◆ Tujuan
Lanjutkan artikel tentang kasus Rawagede di bawah ini, mulai setelah kalimat terakhir yang ditampilkan.

◆ Artikel
↓↓↓

Sabtu, 17 Desember 2011

KASUS RAWAGEDE DAN BEBERAPA PERMASALAHANNYA


KASUS RAWAGEDE DAN BEBERAPA PERMASALAHANNYA

(Memperingati Hari Hak Asasi Manusia Internasional ke 63)

Oleh MD Kartaprawira*

# Kasus Rawagede yang terlantar 64 tahun

Peringatan Hari Hak Asasi Manusia Internasional ke 63 tahun ini bertepatan dengan peristiwa penting sehubungan dengan Putusan Pengadilan Den Haag tanggal 14 September 2011 yang memenangkan gugatan para korban kejahatan kemanusiaan oleh tentara Belanda tahun 1947 atas 431 orang penduduk Rawagede dan pernyataan maaf Pemerintah Belanda secara resmi kepada para korban penduduk Rawagede, yang dilakukan oleh Tjeerd de Zwaan, Duta Besar Belanda untuk Indonesia pada tanggal 9 Desember 2011. Siapapun tidak mungkin bisa menyangkal kenyataan adanya peristiwa kejahatan kemanusiaan terhadap bangsa Indonesia di Rawagede. Yang masih bisa diperdebatkan hanya masalah jumlah korban, yang menurut versi Indonesia 431 orang, sedang versi Belanda kira-kira 150 orang.

↑↑↑

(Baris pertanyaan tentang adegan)

↓↓↓

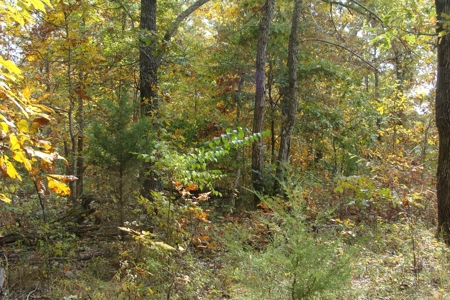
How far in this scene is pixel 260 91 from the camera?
8.84m

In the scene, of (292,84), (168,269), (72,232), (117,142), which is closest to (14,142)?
(168,269)

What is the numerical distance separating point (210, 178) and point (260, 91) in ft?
14.9

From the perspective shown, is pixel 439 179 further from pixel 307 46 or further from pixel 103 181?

↑↑↑

◆ Jawaban Tugas
Selama 64 tahun pemerintah Belanda tidak punya kepedulian serius atas kejahatan kemanusiaan yang dilakukan oleh tentaranya di Rawagede. Pada hal dalam hubungan internasional Belanda (dan Negara-negara Barat lainnya) selalu teriak keras mengkritisi terjadinya pelanggaran hak asasi manusia di negara-negara lain. Apakah hal tersebut bukan kemunafikan? Yang lebih memalukan lagi adalah tidak-adanya usaha dari pemerintah Indonesia untuk menangani kasus Rawagede tersebut demi kebenaran dan keadilan bagi para korban, yang notabene adalah warganegaranya sendiri.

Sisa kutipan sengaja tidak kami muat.